- _SUPPLIED PASSAGE_
※
5:18 the gentleman puts a CD in the player, via television broadcast that was never meant to be heard in high fidelity. I bet his mind would be blown (then) if he heard his original tele-broadcast being replayed via TH-cam through a computer played through a standard stereo. The bass and clarity in the original taping was extremely good.
@SteelRodent So true. It blew my dad's mind when I took a 1/8 mono/headphone to a split RCA and hooked the TV up to the stereo. It was good, better than the TV, but still mono.
100 years from now time travel would be invented and people will visit you the exact moment you posted this comment TH-cam.
@@bruceli9094 True
100 years from now the human race will be extinct. By 2050 we will run out of natural resources and by 2100 the human race will be on its way out.
@@bruceli9094 time travel can never exist. Forward yes, but the ability to go backwards, never!
Sonia was so informative, clear and very classy. Just liked her last sentence.
so her name is Sonia, is she still alive?
@@NA-mc8cl Her name is Sonia Denise Humphrey! She died in 2011 aged 63.
I still look upon CD's as one of those rare inventions where a new product was everything a new product should be. It had this incredibly futuristic look, was hard to scratch sounded great and was nothing like the product it replaced.
They're easy to scratch though
And yet people still think Vinyl sounds better for some reason
@@graalcloud They're not "easy to scratch" at all. A heavy speck of dust can scratch a vinyl. You have to really mistreat a CD to scratch it.
Sony and Phillips really brought so many new technologies to the masses, it's incredible.
In the days when taking a headphone jack off a product is considered innovation, these companies were truly making magical stuff.
※
- _WORK ITEM 1_
Answer these questions using the comment thread.
(a) At what timestamp does the gentleman put a CD in the player?
(b) In what year did Sonia Denise Humphrey die, and at what age?
(c) Which two companies does one comment credit with bringing many new technologies to the masses?
- _WORK ITEM 2_
Rewrite the comment thread between "Sonia was so" and "making magical stuff.", inclusive, replacing "futuristic" with "modern".

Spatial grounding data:
※
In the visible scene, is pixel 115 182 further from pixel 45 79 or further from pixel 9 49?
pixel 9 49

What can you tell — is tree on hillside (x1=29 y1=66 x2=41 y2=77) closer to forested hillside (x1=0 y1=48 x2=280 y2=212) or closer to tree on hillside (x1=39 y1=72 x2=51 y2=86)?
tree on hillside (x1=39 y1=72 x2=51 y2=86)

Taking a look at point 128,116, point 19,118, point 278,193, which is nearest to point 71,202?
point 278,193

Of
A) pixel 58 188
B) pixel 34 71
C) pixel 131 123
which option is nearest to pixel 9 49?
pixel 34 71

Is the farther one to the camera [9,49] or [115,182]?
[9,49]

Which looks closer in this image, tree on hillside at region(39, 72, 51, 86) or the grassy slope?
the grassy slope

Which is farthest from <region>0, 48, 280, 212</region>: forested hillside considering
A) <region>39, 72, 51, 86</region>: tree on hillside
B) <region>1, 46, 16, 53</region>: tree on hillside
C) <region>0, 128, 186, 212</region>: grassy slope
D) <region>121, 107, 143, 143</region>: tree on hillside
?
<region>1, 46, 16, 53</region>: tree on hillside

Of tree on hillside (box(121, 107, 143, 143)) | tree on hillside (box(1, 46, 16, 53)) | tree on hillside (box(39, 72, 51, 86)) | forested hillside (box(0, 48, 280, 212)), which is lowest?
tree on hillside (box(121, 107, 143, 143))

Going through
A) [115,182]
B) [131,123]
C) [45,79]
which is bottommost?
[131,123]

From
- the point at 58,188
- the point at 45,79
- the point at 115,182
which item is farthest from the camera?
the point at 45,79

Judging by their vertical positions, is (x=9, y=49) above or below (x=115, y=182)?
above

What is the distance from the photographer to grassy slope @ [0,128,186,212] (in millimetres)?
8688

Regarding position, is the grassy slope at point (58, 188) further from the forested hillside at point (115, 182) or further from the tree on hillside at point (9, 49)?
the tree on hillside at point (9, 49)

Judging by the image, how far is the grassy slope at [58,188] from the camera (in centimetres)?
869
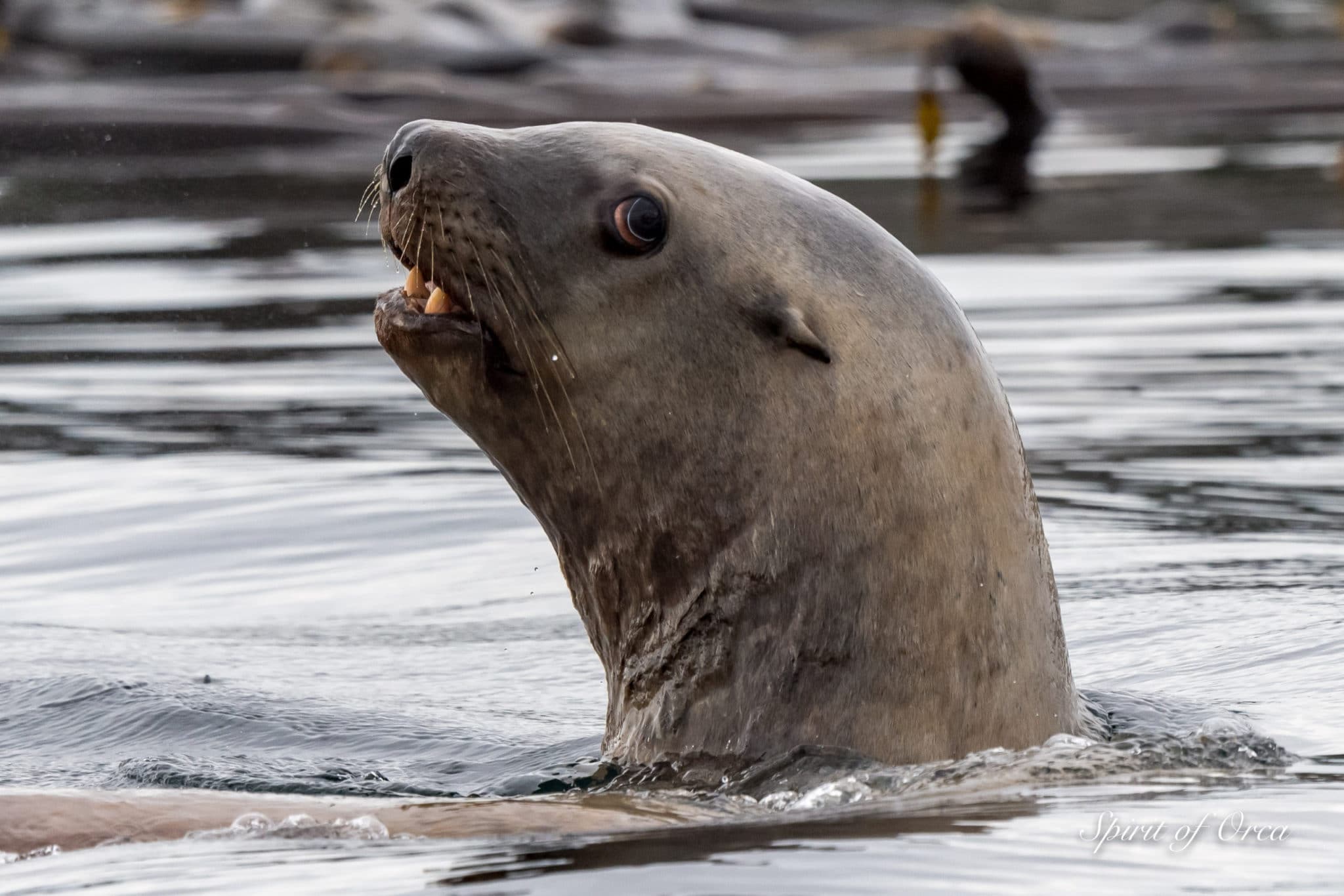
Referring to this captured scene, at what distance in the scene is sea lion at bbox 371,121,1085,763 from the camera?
13.2ft

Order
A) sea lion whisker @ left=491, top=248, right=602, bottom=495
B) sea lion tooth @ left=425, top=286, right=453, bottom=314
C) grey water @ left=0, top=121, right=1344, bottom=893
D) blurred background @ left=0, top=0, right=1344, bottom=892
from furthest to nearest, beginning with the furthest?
blurred background @ left=0, top=0, right=1344, bottom=892, sea lion tooth @ left=425, top=286, right=453, bottom=314, sea lion whisker @ left=491, top=248, right=602, bottom=495, grey water @ left=0, top=121, right=1344, bottom=893

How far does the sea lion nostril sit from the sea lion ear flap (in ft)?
2.10

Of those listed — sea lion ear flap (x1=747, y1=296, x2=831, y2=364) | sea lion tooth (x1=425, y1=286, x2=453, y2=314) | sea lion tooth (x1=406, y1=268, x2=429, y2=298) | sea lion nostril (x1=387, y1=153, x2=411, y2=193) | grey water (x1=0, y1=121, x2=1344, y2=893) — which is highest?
sea lion nostril (x1=387, y1=153, x2=411, y2=193)

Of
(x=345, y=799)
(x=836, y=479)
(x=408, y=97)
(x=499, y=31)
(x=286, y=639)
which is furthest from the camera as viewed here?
(x=499, y=31)

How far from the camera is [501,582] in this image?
6.86 meters

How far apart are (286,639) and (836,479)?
2612 mm

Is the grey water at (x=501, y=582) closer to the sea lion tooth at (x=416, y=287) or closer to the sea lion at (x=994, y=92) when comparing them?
the sea lion tooth at (x=416, y=287)

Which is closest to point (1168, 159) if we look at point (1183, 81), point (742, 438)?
point (1183, 81)

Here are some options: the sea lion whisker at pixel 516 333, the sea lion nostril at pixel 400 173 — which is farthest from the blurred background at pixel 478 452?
the sea lion nostril at pixel 400 173

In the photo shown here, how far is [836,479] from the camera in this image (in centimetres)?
405

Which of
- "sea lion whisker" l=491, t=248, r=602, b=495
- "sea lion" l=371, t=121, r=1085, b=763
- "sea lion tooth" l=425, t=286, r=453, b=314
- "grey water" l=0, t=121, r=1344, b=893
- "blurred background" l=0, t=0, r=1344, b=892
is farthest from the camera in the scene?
"blurred background" l=0, t=0, r=1344, b=892

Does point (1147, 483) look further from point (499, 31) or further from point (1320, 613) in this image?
point (499, 31)

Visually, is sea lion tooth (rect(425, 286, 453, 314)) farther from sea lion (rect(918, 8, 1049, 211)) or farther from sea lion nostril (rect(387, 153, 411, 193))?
sea lion (rect(918, 8, 1049, 211))

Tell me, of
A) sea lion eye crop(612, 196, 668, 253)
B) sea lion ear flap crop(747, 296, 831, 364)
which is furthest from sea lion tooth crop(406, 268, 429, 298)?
sea lion ear flap crop(747, 296, 831, 364)
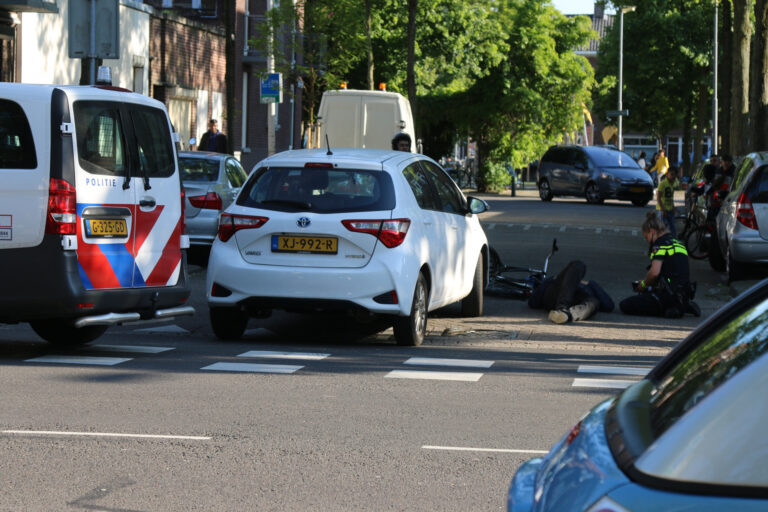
※
- _PROBLEM SOLUTION 1_
(a) 5:18
(b) 2011, aged 63
(c) Sony and Phillips

- _PROBLEM SOLUTION 2_
Sonia was so informative, clear and very classy. Just liked her last sentence.
so her name is Sonia, is she still alive?
@@NA-mc8cl Her name is Sonia Denise Humphrey! She died in 2011 aged 63.
I still look upon CD's as one of those rare inventions where a new product was everything a new product should be. It had this incredibly modern look, was hard to scratch sounded great and was nothing like the product it replaced.
They're easy to scratch though
And yet people still think Vinyl sounds better for some reason
@@graalcloud They're not "easy to scratch" at all. A heavy speck of dust can scratch a vinyl. You have to really mistreat a CD to scratch it.
Sony and Phillips really brought so many new technologies to the masses, it's incredible.
In the days when taking a headphone jack off a product is considered innovation, these companies were truly making magical stuff.